* **PAGE EXCERPT**:

=-=-=-=-=

Question: After 20 years in a miserable marriage, I was really hoping to meet someone real and honest. But instead I’ve found that women just want my profile and ready to analyze it in 1 New York minute. They want it all and they want it now. It’s affecting the way I look at life and dating in general. It’s very hard to shake it off when only the hot men who can take a new woman home every night and dump them the next day. Even if I wanted to be a player I would never pass. At 46, I’m not interested in sleeping with 100 hot women I just want one woman for one life.
I’m angry at how much time I’ve wasted only to discover that a woman is superficial and superficial women piss me off. I am also tired of being rejected and I am tired of being alone. I’m even avoiding going out to gatherings because I dislike the discomfort of going alone and staring at all the other happy couples. Life sucks when it seems everyone in the world is having relationships and sex and you’re left out.
Yangki’s Answer: I sympathize with what you’re going through, but unfortunately there is nothing you can do about how the affairs of the world are played out. The only person you can change is you. The only person you can do something about is you.
You hit it right on with “The Angry Reject’s” un attractiveness. Being angry and feeling sorry for yourself isn’t going to change anything – or anyone for that matter. And like it or not, what you feel on the inside reflects on the outside and is felt by the very women you’re trying to have an honest real relationship with. It’s hard to miss the negative vibes coming from someone who is angry and frustrated.
Another way to look at what you feel is “wasted time” is, you’ve learned that most women are after your profile, there are women who are superficial and superficial women piss you off. You can’t learn that kind of stuff in a classroom, it comes with direct experience.
This may be hard for you to believe given how you feel right now, but there are real and honest women out there. You might want to try meeting different women in a few different places.
Don’t be too focused on “finding the right woman”, think of dating as an exploratory adventure. Have fun with it. And when you meet someone you think you might like, steer the conversation to what and how you want things to progress, even slow it down to your pace. Get to know the person slowly and gradually build a relationship.
I know this is not the kind of reply you expected – you probably expected me to say “yeah. what’s wrong with women?!”, “What’s wrong with this world?!” I read that “comfort in numbers” women bashing frustration on many forums but all it does is thicken your negative vibe and make you more angry, bitter and unattractive. It is sort of a self fulfilling prophecy.

=-=-=-=-=

Write the next part of the dating advice column above, starting right after its final paragraph.

=-=-=-=-=

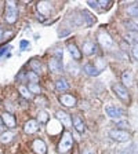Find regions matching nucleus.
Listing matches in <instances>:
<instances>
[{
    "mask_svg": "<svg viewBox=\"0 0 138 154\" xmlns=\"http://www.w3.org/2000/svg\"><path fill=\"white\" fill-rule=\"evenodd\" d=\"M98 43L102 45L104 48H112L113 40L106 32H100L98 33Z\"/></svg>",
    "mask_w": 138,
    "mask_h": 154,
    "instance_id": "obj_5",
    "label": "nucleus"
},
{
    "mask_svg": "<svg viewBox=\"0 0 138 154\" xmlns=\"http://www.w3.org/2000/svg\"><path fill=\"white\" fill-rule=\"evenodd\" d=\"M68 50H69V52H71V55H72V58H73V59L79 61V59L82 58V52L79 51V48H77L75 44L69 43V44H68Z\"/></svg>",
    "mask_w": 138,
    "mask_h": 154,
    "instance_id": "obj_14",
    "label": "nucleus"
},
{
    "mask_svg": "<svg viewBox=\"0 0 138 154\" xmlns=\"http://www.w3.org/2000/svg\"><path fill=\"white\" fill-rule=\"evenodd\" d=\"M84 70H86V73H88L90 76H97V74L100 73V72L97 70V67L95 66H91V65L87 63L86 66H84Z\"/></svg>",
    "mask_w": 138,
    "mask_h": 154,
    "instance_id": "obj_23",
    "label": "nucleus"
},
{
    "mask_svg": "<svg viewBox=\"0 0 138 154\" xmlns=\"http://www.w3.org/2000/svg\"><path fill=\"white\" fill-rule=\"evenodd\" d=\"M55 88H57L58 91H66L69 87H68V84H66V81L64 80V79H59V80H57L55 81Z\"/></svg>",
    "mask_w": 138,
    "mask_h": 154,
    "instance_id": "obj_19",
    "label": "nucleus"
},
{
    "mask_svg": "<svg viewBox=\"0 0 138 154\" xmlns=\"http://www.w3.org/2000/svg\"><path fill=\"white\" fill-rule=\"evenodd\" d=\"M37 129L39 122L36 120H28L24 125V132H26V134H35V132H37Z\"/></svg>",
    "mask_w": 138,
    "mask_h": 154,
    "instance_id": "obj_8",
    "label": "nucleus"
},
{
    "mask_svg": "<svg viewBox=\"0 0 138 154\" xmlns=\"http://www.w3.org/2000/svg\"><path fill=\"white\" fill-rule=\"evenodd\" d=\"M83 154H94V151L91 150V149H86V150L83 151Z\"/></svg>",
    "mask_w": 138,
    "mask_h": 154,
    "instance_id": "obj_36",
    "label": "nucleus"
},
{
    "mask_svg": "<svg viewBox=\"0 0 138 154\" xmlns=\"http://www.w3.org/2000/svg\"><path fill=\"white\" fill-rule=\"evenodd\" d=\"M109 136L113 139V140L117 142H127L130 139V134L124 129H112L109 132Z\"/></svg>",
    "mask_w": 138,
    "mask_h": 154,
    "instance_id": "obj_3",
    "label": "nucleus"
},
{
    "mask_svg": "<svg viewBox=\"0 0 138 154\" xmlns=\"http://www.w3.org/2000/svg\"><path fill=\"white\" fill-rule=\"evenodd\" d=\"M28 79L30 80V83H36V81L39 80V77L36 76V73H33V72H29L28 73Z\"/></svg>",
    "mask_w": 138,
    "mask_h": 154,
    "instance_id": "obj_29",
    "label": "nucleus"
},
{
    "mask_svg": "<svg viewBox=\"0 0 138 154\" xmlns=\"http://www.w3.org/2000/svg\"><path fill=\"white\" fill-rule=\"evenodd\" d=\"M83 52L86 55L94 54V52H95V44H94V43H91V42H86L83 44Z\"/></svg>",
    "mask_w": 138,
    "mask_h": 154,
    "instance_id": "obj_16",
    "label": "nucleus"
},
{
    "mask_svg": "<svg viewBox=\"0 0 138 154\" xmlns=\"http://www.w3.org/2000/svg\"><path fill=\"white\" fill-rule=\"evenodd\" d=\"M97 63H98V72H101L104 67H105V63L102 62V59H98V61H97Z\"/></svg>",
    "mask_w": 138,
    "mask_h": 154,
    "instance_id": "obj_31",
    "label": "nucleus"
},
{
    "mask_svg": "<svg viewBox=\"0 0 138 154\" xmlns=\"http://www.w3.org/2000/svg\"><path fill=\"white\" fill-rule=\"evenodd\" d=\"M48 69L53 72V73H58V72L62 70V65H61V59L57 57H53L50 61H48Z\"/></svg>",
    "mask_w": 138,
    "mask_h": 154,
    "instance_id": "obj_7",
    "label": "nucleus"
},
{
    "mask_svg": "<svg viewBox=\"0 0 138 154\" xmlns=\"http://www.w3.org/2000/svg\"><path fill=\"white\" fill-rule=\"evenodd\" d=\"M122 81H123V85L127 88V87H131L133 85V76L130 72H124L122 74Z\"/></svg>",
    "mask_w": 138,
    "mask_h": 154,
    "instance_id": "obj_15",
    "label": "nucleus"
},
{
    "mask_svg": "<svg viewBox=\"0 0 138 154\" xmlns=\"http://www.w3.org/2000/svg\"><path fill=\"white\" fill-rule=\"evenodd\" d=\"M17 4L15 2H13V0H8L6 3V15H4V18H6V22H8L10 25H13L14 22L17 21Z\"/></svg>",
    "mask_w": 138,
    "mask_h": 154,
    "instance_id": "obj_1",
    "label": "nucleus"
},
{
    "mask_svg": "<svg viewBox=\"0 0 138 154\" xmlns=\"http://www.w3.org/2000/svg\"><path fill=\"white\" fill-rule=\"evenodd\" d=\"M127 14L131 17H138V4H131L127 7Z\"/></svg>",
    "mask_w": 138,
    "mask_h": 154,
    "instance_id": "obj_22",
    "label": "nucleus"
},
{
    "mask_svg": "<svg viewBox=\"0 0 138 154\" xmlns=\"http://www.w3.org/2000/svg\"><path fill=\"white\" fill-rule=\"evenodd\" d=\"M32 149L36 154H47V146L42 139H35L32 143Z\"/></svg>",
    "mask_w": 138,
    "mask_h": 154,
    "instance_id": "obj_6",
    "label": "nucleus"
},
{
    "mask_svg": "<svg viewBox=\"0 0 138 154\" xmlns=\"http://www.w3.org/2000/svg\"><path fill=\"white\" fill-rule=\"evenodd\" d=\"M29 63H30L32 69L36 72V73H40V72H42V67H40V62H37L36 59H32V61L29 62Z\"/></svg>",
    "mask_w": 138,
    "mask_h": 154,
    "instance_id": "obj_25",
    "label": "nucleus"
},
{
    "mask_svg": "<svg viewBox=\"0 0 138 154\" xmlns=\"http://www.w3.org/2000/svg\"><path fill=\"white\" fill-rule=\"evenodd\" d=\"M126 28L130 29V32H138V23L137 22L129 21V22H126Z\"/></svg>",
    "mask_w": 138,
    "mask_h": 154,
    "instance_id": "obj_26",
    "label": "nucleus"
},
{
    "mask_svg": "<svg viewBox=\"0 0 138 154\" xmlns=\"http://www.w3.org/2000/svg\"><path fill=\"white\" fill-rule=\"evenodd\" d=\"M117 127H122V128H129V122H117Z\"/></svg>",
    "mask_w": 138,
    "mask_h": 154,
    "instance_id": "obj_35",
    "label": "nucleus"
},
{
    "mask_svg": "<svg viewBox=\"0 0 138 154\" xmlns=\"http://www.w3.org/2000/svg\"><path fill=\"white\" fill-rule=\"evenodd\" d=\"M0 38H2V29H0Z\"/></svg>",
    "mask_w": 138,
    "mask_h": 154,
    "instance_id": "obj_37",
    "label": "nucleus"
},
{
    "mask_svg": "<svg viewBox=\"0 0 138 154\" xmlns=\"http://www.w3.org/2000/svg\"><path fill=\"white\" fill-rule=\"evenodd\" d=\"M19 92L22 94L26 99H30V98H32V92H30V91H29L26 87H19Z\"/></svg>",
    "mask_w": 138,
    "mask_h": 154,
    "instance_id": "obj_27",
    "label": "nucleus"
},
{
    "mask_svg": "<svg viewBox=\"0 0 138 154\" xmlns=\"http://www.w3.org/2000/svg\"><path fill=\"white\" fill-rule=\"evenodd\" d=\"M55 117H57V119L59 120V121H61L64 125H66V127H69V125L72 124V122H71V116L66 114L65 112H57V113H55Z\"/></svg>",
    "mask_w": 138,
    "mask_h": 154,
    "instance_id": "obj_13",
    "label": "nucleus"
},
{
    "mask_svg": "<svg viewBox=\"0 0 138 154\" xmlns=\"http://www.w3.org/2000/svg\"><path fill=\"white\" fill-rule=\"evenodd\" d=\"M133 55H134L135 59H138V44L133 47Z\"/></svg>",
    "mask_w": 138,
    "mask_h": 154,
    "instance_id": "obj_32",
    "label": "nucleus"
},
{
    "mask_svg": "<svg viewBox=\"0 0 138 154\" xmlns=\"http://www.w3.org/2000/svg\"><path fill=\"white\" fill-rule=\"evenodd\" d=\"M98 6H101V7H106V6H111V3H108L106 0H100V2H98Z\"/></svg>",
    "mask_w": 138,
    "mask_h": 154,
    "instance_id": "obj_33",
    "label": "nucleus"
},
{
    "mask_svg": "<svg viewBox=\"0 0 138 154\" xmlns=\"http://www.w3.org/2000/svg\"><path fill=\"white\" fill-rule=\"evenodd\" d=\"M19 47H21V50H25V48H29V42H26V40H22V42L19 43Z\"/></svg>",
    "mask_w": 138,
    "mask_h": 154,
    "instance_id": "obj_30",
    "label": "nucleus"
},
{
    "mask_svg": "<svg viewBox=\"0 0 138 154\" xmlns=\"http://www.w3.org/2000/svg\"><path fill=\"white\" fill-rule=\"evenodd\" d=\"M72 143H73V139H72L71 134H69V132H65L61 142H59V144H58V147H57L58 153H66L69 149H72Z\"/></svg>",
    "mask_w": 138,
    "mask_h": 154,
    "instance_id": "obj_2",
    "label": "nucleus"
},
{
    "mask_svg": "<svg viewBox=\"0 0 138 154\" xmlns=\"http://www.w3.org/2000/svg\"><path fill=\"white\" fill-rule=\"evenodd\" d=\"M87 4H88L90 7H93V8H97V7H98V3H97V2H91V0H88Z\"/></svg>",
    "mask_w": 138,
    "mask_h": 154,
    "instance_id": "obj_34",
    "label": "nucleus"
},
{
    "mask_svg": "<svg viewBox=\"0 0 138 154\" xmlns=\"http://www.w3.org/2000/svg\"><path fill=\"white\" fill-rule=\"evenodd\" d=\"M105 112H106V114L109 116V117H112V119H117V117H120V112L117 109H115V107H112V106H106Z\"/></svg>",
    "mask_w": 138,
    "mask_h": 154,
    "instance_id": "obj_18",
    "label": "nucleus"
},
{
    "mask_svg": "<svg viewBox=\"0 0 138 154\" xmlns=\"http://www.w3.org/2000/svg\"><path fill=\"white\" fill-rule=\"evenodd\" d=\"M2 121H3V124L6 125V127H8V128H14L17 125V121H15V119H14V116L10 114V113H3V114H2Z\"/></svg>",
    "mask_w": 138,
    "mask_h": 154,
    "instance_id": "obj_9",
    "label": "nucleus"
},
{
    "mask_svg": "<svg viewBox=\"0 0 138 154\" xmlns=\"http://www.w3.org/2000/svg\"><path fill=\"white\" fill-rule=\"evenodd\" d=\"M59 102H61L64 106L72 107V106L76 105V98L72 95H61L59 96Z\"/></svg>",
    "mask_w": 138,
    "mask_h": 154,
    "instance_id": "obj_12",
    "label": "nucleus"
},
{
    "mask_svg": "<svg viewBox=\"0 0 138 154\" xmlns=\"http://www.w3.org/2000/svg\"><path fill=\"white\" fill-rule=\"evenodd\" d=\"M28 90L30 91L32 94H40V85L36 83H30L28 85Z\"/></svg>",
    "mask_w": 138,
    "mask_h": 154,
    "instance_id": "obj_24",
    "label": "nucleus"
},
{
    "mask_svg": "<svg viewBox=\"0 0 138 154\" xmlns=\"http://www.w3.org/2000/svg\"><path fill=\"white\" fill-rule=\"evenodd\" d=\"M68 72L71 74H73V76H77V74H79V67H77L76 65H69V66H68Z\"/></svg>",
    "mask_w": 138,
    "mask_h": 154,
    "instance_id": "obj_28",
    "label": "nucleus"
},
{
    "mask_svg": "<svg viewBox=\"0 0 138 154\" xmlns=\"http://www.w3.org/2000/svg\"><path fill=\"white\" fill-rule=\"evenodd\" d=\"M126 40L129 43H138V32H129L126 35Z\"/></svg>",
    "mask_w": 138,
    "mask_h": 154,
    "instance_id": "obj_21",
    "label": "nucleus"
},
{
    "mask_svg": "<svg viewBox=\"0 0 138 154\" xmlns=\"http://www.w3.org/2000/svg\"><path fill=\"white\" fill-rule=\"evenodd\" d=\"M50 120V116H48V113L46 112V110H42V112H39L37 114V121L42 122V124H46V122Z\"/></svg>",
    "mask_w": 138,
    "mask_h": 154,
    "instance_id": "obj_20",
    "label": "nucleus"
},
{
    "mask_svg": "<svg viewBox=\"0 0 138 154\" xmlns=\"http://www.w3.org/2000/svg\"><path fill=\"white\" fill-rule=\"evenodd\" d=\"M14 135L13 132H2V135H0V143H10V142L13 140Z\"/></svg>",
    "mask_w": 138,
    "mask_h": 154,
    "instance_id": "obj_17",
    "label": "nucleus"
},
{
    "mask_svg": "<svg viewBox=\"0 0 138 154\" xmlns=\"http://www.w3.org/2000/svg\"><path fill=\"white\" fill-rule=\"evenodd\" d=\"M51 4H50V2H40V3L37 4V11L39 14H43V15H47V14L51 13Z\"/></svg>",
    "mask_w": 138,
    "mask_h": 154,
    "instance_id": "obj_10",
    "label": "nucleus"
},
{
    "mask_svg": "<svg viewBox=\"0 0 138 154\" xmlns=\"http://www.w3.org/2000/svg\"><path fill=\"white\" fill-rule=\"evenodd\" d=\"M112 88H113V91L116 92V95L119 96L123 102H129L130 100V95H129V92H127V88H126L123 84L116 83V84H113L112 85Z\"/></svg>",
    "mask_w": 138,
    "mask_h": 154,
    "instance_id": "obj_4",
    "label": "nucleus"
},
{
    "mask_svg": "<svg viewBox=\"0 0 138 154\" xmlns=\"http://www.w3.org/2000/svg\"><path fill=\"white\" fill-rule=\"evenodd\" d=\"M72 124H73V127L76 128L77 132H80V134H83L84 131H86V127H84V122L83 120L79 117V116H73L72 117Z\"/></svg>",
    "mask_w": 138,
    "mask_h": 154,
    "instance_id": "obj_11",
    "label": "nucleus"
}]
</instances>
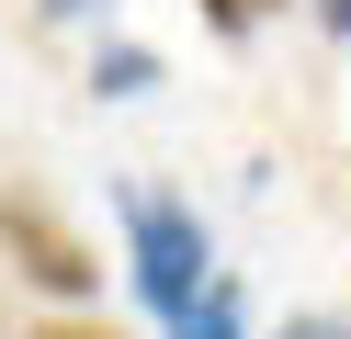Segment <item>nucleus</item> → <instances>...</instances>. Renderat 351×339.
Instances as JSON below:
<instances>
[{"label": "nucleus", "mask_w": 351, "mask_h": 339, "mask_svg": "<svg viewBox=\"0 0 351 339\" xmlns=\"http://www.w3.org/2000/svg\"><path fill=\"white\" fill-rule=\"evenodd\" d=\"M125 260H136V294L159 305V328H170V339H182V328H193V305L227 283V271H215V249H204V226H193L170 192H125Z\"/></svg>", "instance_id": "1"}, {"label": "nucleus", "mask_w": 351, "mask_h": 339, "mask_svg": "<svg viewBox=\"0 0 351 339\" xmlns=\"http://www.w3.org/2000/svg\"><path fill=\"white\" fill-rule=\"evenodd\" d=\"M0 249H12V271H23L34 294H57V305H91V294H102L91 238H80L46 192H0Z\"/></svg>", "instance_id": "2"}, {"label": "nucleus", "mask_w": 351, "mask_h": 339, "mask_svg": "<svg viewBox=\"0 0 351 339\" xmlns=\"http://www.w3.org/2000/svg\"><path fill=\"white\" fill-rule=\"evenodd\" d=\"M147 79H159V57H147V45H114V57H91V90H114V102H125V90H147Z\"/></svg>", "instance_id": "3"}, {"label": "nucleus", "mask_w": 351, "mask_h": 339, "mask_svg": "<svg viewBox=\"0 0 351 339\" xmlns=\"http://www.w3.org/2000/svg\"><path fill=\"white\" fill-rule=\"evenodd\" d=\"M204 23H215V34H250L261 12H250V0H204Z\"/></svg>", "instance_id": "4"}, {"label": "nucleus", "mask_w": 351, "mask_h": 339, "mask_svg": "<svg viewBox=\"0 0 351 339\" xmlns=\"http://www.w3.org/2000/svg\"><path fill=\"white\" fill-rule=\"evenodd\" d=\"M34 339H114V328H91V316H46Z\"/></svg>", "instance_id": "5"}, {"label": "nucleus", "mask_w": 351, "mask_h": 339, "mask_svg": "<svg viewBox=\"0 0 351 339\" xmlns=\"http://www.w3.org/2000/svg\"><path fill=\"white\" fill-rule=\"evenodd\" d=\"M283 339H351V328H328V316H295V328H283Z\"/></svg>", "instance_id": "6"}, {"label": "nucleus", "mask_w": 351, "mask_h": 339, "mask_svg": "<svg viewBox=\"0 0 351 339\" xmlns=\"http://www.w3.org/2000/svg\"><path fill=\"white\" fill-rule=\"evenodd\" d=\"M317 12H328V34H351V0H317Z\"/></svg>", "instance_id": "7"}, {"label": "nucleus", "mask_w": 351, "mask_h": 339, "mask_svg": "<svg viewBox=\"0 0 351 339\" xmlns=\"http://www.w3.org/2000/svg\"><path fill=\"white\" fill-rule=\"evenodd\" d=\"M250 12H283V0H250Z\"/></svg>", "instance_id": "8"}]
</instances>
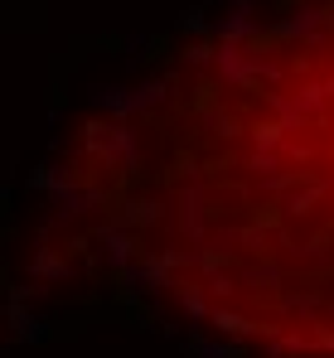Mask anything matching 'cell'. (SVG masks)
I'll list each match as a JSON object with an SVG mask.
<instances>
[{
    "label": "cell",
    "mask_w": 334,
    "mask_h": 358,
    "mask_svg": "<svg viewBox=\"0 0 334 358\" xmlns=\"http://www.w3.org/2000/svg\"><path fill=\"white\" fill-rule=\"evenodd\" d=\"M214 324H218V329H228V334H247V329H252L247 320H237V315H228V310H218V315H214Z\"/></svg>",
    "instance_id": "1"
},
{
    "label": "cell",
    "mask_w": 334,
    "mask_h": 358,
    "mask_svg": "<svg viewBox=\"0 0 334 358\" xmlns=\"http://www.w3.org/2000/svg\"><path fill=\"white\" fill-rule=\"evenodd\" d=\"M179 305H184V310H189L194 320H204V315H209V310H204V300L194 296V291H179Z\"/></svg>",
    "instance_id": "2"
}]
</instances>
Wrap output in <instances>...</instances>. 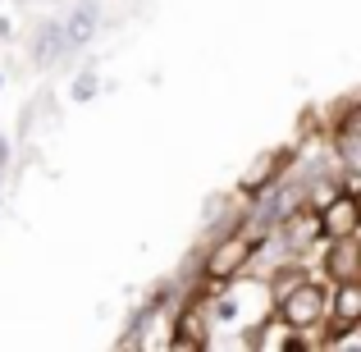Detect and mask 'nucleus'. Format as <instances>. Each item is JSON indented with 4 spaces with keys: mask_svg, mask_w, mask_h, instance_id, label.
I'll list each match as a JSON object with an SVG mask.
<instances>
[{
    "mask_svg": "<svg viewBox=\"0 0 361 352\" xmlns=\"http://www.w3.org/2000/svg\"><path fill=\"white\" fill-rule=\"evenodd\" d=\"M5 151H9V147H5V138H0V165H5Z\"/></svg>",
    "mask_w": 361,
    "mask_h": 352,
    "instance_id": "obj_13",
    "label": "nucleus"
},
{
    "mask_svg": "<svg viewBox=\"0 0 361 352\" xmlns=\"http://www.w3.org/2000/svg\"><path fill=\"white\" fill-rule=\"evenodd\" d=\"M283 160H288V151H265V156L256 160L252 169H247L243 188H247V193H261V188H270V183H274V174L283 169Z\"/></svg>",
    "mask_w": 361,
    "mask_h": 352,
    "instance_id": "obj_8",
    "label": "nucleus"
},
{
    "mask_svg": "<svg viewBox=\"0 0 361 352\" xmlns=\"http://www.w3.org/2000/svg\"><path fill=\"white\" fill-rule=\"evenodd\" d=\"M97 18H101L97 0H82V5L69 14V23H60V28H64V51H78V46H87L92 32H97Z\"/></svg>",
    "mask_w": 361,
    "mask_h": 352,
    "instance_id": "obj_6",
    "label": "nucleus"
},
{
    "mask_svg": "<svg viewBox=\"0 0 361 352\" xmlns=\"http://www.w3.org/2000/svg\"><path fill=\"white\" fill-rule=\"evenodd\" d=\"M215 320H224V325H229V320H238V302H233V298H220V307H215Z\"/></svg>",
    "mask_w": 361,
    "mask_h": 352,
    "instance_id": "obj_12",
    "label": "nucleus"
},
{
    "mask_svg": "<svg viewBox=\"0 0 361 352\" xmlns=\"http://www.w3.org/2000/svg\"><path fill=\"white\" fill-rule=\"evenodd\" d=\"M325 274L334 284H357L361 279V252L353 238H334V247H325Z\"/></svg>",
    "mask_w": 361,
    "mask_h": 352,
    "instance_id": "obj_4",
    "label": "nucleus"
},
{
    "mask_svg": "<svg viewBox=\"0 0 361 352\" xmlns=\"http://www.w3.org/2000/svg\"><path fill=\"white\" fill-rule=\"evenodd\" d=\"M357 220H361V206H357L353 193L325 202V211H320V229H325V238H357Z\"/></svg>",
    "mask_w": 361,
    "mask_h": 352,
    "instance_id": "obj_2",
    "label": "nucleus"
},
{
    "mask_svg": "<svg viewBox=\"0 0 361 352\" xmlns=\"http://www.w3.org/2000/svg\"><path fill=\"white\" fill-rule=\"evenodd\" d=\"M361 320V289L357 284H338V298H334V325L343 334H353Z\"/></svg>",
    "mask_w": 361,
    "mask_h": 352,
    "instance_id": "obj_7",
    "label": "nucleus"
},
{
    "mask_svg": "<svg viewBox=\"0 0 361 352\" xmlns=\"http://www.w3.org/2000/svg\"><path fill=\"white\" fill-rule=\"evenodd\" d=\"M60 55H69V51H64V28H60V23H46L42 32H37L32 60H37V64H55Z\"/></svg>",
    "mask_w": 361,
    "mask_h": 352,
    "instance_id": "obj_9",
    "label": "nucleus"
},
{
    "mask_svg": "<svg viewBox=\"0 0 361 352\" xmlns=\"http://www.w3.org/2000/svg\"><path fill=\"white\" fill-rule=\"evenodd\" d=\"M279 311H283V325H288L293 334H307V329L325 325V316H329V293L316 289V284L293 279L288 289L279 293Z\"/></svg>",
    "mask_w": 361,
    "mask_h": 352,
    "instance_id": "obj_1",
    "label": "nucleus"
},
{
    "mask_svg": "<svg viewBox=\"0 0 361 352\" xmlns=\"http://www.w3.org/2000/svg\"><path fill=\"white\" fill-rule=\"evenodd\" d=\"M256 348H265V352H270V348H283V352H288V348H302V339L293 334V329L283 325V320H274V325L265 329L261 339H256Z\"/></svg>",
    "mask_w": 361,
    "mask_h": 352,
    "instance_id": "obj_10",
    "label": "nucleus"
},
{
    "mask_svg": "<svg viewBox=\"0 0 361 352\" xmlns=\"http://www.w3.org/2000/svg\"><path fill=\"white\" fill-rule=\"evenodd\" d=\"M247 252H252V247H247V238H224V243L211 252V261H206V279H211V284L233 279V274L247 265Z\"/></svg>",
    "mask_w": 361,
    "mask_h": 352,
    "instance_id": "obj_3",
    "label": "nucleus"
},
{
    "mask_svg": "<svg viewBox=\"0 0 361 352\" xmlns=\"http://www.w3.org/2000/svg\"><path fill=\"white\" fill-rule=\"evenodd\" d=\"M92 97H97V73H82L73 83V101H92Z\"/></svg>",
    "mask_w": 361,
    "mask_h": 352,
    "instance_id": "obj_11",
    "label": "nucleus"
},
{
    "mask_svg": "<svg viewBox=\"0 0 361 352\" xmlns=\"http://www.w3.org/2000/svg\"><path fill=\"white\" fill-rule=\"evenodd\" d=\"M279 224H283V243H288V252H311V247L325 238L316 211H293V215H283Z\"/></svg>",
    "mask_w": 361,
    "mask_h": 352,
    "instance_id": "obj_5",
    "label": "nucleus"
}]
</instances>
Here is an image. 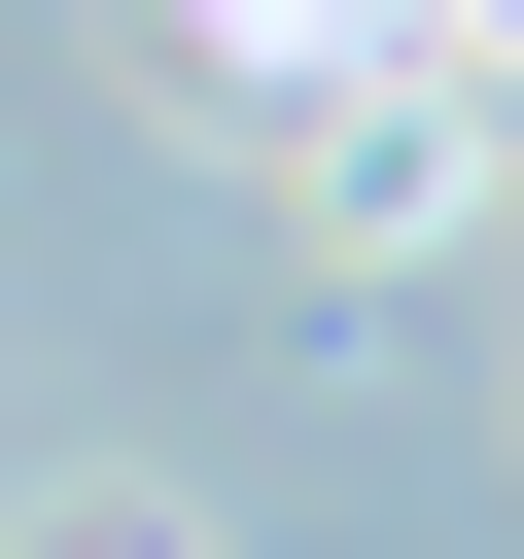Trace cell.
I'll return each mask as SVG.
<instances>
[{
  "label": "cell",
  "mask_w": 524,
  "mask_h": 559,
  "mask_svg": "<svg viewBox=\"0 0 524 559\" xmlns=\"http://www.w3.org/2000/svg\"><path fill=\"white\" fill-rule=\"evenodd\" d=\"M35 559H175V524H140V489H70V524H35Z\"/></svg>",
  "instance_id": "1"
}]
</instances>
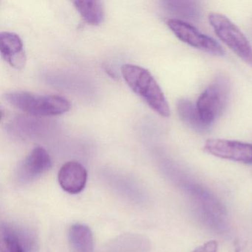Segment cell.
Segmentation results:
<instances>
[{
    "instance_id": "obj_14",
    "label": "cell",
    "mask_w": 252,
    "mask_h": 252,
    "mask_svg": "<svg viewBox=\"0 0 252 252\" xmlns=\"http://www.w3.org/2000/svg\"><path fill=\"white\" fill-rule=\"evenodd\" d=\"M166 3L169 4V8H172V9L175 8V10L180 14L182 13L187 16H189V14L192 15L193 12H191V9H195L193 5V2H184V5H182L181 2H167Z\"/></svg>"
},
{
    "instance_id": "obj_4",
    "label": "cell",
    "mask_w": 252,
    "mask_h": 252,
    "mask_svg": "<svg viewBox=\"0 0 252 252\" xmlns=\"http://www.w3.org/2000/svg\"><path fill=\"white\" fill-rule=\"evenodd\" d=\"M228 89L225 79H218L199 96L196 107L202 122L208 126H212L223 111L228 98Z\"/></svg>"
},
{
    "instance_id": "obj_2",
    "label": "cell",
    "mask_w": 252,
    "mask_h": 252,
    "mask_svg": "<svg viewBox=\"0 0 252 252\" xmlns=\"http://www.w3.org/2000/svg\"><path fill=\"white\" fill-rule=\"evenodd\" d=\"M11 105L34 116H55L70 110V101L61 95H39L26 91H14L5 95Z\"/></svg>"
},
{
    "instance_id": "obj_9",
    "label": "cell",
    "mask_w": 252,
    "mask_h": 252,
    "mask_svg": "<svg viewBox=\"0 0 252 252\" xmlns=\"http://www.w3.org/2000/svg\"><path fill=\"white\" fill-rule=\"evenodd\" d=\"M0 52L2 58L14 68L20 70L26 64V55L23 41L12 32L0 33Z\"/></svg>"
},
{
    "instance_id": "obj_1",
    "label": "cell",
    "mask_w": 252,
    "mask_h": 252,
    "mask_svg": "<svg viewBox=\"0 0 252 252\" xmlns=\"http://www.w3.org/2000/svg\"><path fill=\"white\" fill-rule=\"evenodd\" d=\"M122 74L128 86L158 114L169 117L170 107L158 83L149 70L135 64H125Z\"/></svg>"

=-=-=-=-=

* **EXERCISE OUTPUT**:
Yangki, I’ve spent weeks on your site and blog and I must say, I’m very impressed. I’m 51 and after my second divorce 7 years ago, I decided to travel the world and see how other cultures view relationships and marriage. I was briefly in East Africa for a year before moving to India where I met a very special woman. I have learned so much and grown so much since meeting her.
One thing I learned both in Africa and India, and which seems to be the core of your message/philosophy is, love is simple, people are complicated. Our western culture seems to operate on the opposite i.e. people are simple, love is complicated. Am I wrong?
That’s a very interesting and close to accurate summary of my philosophy. There is a lot more to the message though…(:
I’m a little hesitant to generalize and say one culture looks at relationships one way and another in another way. I think that how we, regardless of culture, look at relationships is very much influenced by our individual first experiences with other human beings (family, care-givers, friends etc) than by the wider culture. The influence of culture comes later, and some people in the same culture are much influenced by it than others.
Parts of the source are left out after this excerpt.